The objective of this assignment is to work with sentiments using spam/ham dataset to train and transform data into corpus where can be analyzed using r programming.
To perform this assignment the following library are needed for cleaning, analyzing and data visualision of sentiment.
library(tm)
library(knitr)
library(plyr)
library(wordcloud)
Select the desire parameter and boundaries to imported data
# load file intto r
# load 50 files
n_files <- 50
# define the table row to didplay
n_rows <- 10
# Define how many variable to analyze
n_terms <- 999
Create a function to import texts data into r from desire directory
# get the Text given the directory
get_texts <- function(dir){
contents <- c()
files <- list.files(path=dir, full.names = TRUE)
head(files)
i <- 0
for (cur_file in files){
if(i < n_files){
content <- readLines(cur_file)
contents <- c(contents, content)
i <- (i+1)
}
}
texts <- Corpus(VectorSource(contents))
return (texts)
}
Import the text into r environment
# Get the Ham Texts:
ham_texts <- get_texts("C:/Users/Ali/Desktop/lab/easy_ham/")
length(ham_texts)
## [1] 4621
# Get the Spam Texts:
spam_texts <- get_texts("C:/Users/Ali/Desktop/lab/spam_2/")
length(spam_texts)
## [1] 8924
Apply filtering and formatting data using a list parameters
# general filtering:
trm <- list(removePunctuation=TRUE, removeNumbers=TRUE, stripWhitespace=TRUE, tolower=TRUE, stopwords=TRUE, minWordLength = 2)
# Basic data filtering and formatting
ham_trm <- TermDocumentMatrix(ham_texts,control=trm)

> **TO-DO LIST**
• 1. Answer these from the R spam/ham tutorial, one answer per line:
(a) What value is assigned to n_files?
(b) What length is printed for ham_texts?
(c) What minimum word length is set in the filtering list?
• 2. In the R spam/ham tutorial, rewrite the paragraph beginning "The objective of this assignment" as one shorter sentence that keeps its main facts.
Please rely only on the R spam/ham tutorial for what comes next.

[Stored records]
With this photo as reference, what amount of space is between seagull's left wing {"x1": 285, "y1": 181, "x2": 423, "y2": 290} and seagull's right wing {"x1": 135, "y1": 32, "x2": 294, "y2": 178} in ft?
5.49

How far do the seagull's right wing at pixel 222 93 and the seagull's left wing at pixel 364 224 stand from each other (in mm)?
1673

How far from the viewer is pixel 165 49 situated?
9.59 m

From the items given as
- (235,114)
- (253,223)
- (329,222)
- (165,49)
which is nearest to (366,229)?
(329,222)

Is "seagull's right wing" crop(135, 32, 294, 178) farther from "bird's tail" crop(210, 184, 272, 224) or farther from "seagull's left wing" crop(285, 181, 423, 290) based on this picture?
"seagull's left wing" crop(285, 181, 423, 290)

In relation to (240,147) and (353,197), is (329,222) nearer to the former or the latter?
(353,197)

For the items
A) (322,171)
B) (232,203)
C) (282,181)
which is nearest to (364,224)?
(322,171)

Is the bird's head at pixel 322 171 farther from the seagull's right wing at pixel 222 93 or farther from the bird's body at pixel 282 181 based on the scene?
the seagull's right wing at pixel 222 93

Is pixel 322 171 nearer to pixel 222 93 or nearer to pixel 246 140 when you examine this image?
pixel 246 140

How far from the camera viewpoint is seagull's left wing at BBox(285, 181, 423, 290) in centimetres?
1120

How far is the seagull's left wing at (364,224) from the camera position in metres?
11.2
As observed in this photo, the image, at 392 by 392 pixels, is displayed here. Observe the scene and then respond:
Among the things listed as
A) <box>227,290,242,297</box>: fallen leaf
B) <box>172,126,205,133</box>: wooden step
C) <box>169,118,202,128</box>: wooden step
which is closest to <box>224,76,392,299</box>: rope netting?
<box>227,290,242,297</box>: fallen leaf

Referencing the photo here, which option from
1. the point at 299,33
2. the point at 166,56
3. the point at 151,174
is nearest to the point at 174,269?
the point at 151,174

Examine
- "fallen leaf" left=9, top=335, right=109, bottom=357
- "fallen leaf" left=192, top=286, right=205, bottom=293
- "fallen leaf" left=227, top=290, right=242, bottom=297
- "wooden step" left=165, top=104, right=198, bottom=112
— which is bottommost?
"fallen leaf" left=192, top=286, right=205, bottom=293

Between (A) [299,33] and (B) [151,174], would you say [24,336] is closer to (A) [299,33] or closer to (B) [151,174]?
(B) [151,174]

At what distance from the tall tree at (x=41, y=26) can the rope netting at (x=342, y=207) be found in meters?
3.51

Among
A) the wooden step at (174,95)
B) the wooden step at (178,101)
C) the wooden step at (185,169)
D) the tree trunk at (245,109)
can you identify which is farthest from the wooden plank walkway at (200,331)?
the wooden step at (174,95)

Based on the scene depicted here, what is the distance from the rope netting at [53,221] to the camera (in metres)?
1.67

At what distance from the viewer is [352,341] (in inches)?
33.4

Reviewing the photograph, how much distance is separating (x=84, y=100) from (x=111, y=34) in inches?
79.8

> **SOLVED TASKS**
• 1.
(a) 50
(b) 4621
(c) 2

• 2. The assignment uses the spam/ham dataset to train on sentiments and transform the data into a corpus for analysis in R.